Saleyha Ahsan | |
Birth Place: | Barking, London, United Kingdom |
Nationality: | British |
Alma Mater: | University of Dundee School of Medicine |
Occupation: | Medical doctor, filmmaker, presenter |
Known For: | Trust Me I’m a Doctor, reporting on the COVID-19 pandemic |
Saleyha Ahsan is a British physician, presenter and journalist. She has worked as a humanitarian doctor in conflict zones and as an A&E doctor in the UK, presented programmes including Trust Me I’m a Doctor and reported on conflict, social affairs, medicine, healthcare and the COVID-19 pandemic.
Ahsan was born in Barking, London. Her mother was born in Kenya and her father was born in Pakistan but lived in India before arriving in the UK.[1] She is the eldest of six siblings, all of whom have pursued careers in the National Health Service.[2]
Ahsan graduated with an undergraduate degree in chemistry from the University of Salford.
She was the first British Muslim woman to attend the integrated male and female Royal Military Academy Sandhurst's Officer commissioning course.[3] She achieved the rank of Captain in the British Army, and served in Bosnia as part of the NATO stabilisation force,[4] completing three years in the Royal Army Medical Corps as a Medical Support Officer.
Ahsan qualified as a doctor (MB ChB) in 2006 at the University of Dundee School of Medicine, and gained her LLM in International Human Rights Law and Humanitarian Law in 2011. She worked as a humanitarian doctor in Libya during the Arab Spring in 2011, and then in Syria in 2013.[5] [6] [7]
She works as an Accident and Emergency doctor in Ysbyty Gwynedd hospital, in Bangor, North Wales.[8] [9]
In 2008 her short film My Mother’s Daughter won Best European Film at Los Angeles film festival, Pangea.[10] In 2018 she appeared on Celebrity Island with Bear Grylls on Channel 4.[11]
Ahsan has presented a number of programmes for Channel 4 and the BBC on the COVID-19 pandemic, including Dispatches - Coronavirus: Can Our NHS Cope? and What’s It Like to Catch Coronavirus? (Channel 4) and The One Show, Panorama, Newsnight, Trust Me I’m a Doctor and Horizon (BBC).[12] She has also worked for The Guardian and ITV.[13] [14] In mid‑January 2022, Ahsan wrote dismissively about the unfolding British government partygate crisis from the perspective of a doctor working in emergency medicine during the UK covid pandemic.[15]
Ahsan was a UK European Union Party list candidate for the London constituency in the 2019 European Parliament election.[16] [17] She was the Liberal Democrat candidate for the Milton Keynes South constituency in the 2019 general election.[18] She is a Liberal Democrat candidate in 2022 elections for Mayor of Newham.[19]
Ahsan filmed her experiences during the second wave of the COVID-19 pandemic in the United Kingdom for the Channel 4 programme Condition Critical: One Doctor’s Story.[20] [21] During this period, Ahsan lost her father, Ahsan-ul-Haq Chaudry, age 81, after he contracted COVID-19.[22] Ahsan has also spoken about how she was offered a COVID-19 vaccine for her father a week after he died.[23]

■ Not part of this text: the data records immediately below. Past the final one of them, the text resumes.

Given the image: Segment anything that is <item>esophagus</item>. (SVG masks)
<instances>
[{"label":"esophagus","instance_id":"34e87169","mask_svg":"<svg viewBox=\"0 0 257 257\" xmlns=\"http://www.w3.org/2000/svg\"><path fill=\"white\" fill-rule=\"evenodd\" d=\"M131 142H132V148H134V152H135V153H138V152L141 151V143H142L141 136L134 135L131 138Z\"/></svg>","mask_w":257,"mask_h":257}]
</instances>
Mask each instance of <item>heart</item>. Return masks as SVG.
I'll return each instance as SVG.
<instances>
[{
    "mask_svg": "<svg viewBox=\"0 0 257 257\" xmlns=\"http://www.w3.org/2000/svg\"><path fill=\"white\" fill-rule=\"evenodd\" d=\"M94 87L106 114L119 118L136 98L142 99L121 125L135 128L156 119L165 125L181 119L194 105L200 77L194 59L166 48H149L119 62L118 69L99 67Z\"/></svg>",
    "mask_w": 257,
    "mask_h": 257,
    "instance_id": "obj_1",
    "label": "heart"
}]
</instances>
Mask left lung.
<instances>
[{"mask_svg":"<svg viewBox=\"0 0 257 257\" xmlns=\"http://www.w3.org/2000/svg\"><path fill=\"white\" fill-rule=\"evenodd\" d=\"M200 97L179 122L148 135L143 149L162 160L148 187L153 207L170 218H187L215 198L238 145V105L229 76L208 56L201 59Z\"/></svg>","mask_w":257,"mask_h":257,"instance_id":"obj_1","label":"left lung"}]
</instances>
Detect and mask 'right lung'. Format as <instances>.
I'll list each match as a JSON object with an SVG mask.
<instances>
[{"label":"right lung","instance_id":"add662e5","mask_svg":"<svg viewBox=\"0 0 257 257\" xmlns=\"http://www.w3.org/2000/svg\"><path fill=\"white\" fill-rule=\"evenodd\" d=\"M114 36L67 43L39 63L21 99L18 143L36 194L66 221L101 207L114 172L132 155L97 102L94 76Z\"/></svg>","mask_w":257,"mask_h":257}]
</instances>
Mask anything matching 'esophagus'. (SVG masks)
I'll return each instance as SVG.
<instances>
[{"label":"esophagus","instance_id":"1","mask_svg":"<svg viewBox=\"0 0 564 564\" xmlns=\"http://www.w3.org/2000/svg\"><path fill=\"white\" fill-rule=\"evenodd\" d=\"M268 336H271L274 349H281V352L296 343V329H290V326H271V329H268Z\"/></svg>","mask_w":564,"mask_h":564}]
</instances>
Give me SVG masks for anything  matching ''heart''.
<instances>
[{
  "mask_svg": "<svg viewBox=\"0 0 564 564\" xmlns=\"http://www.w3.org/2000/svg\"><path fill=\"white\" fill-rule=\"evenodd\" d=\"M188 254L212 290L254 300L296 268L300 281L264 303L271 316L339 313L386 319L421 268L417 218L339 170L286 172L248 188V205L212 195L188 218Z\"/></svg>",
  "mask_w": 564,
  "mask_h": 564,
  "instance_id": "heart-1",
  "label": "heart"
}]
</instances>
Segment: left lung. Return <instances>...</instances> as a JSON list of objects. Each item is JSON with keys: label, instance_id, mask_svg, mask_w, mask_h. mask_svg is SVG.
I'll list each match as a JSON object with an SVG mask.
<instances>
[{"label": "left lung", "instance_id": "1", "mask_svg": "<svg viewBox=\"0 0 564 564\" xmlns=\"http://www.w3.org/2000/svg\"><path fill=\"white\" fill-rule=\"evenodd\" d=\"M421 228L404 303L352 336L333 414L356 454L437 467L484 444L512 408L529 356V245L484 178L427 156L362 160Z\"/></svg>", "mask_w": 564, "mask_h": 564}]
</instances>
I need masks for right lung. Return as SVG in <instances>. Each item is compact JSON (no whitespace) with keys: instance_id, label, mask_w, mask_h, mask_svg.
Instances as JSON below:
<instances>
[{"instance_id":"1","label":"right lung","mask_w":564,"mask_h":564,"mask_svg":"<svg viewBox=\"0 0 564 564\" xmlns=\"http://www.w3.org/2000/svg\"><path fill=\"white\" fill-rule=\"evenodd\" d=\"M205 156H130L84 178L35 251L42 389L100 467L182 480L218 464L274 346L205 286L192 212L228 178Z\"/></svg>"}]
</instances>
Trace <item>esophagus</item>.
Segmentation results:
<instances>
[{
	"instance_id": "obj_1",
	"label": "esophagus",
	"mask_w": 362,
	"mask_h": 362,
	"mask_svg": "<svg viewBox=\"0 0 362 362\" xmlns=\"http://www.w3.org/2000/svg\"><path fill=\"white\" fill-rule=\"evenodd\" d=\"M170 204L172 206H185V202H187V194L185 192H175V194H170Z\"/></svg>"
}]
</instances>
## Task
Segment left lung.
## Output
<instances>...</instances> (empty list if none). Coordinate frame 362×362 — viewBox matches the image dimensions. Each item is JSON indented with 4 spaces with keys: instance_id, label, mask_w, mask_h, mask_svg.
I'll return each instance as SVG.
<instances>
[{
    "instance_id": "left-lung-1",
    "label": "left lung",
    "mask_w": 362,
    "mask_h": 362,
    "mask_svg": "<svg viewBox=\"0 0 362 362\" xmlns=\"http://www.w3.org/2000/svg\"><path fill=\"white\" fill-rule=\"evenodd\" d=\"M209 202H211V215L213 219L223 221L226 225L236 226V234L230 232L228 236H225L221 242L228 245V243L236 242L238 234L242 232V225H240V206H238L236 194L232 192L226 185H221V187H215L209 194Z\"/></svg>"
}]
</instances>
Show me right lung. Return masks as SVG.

Ahsan is a member of the Covid-19 Bereaved Families for Justice group, which advocates for a public inquiry into the UK's pandemic response. She told The Guardian that "You do not need to be a professor of epidemiology to chart ... the week before Christmas when everyone was going out about Christmas shopping to the spike that happened afterwards... That was avoidable and that was the wave that got my dad."[24]